**SET PROBLEM 1**
Answer these questions from the cache patent excerpt:
(a) What two example sizes does it give for large cache memories?
(b) What is the memory management unit coupled to?
(c) On what basis is a portion of the cache memory allocated for replacement?
**SET PROBLEM 2**
Reproduce the cache patent excerpt verbatim from "Mobile or portable" to "modems, among others.".

**EXCERPT TO READ**
'''
G06F12/0871 »  CPC further

Accessing, addressing or allocating within memory systems or architectures; Addressing or allocation; Relocation in hierarchically structured memory systems, e.g. virtual memory systems; Addressing of a memory level in which the access to the desired data or data block requires associative addressing means, e.g. caches for peripheral storage systems, e.g. disk cache Allocation or management of cache space

Description

BACKGROUND

Field

Aspects of the present disclosure relate to computing devices, and more specifically to a power-aware cache replacement policy.

Background

Mobile or portable computing devices include mobile phones, laptop, palmtop and tablet computers, portable digital assistants (PDAs), portable game consoles, and other portable electronic devices. Mobile computing devices are comprised of many electrical components that consume power and generate heat. The components (or compute devices) may include system-on-a-chip (SoC) devices, graphics processing unit (GPU) devices, neural processing unit (NPU) devices, digital signal processors (DSPs), and modems, among others.

Cache memories may be employed to boost the performance of computing devices by reducing access time to certain data relative to storing the data in slower storage, such as main memory. Large cache memories (e.g., 20 megabytes (MB) or 40 MB) may be employed in various applications to meet power targets for mobile computing devices, which may have limited power and computing resources. However, as the size of the cache memories increase, the memory leakage power may increase, resulting in a significant portion of power being consumed in operating the cache memories. As such, using cache memory in such resource limited compute devices may be challenging.

SUMMARY

Various aspects of the present disclosure are directed to an apparatus. The apparatus has at least one memory and a memory management unit coupled to the at least one memory. The memory management unit is configured to receive a request associated with a data transaction directed to a cache memory of the at least one memory. The memory management unit is also configured to determine that a cache miss has occurred based on the data transaction. The memory management unit is further configured to allocate a portion of the cache memory for replacement in accordance with the data transaction based on a power state of the portion of the cache memory.

In various aspects of the present disclosure, a processor-implemented method includes receiving a request associated with a data transaction directed to a cache memory of the at least one memory. The processor-implemented method also includes determining that a cache miss has occurred based on the data transaction. The processor-implemented method further includes allocating a portion of the cache memory for replacement in accordance with the data transaction based on a power state of the portion of the cache memory.

Various aspects of the present disclosure are directed to an apparatus. The apparatus includes means for receiving a request associated with a data transaction directed to a cache memory of the at least one memory. The apparatus also includes means for determining that a cache miss has occurred based on the data transaction.
'''
**DATA LINES**
'''
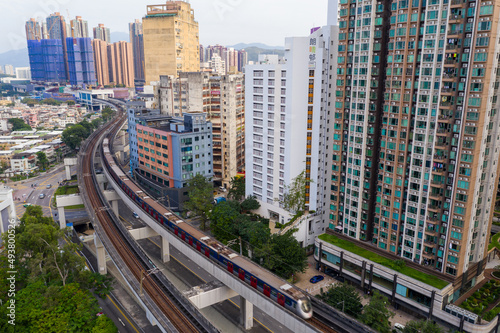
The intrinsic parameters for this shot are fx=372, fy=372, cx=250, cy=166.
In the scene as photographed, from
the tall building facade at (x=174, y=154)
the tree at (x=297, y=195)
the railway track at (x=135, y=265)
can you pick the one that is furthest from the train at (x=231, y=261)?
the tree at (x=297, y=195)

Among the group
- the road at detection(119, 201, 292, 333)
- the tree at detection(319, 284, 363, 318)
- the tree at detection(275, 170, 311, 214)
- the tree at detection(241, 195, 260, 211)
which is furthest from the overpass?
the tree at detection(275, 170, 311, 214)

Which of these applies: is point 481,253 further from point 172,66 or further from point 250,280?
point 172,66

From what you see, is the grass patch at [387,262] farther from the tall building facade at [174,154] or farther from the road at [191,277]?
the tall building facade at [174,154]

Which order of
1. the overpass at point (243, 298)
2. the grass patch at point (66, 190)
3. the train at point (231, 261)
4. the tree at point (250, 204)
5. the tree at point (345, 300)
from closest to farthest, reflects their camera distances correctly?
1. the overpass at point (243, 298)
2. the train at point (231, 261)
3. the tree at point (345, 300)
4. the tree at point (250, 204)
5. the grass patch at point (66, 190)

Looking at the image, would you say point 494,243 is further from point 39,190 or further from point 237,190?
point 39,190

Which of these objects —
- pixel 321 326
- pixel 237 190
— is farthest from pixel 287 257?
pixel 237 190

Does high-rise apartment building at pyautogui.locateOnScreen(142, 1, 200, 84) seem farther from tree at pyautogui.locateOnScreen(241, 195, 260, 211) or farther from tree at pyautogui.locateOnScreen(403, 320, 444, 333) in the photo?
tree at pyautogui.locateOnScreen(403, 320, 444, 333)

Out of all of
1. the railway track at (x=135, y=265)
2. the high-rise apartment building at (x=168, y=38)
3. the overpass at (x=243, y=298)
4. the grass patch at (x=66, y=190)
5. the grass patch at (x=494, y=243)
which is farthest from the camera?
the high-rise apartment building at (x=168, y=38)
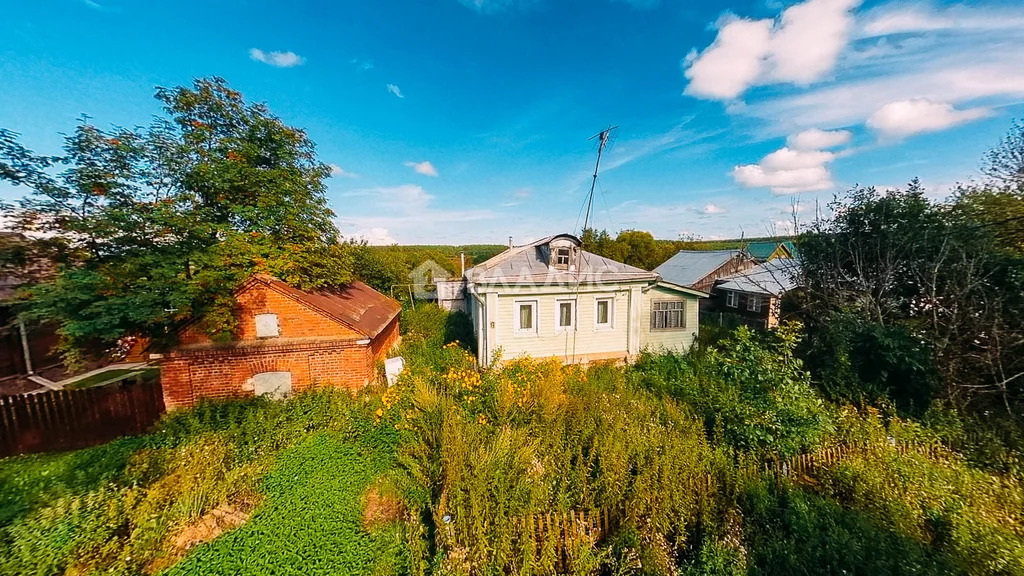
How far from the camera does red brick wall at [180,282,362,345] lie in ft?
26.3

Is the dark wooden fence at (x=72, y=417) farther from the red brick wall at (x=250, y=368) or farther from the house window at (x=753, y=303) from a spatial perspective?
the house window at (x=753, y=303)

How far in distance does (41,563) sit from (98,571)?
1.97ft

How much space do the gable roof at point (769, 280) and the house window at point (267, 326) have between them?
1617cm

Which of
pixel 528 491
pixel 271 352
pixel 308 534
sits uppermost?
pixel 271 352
'''
**COMPLETE OUTPUT 1**
(a) 20 megabytes (MB) or 40 MB.
(b) At least one memory.
(c) A power state of the portion of the cache memory.

**COMPLETE OUTPUT 2**
Mobile or portable computing devices include mobile phones, laptop, palmtop and tablet computers, portable digital assistants (PDAs), portable game consoles, and other portable electronic devices. Mobile computing devices are comprised of many electrical components that consume power and generate heat. The components (or compute devices) may include system-on-a-chip (SoC) devices, graphics processing unit (GPU) devices, neural processing unit (NPU) devices, digital signal processors (DSPs), and modems, among others.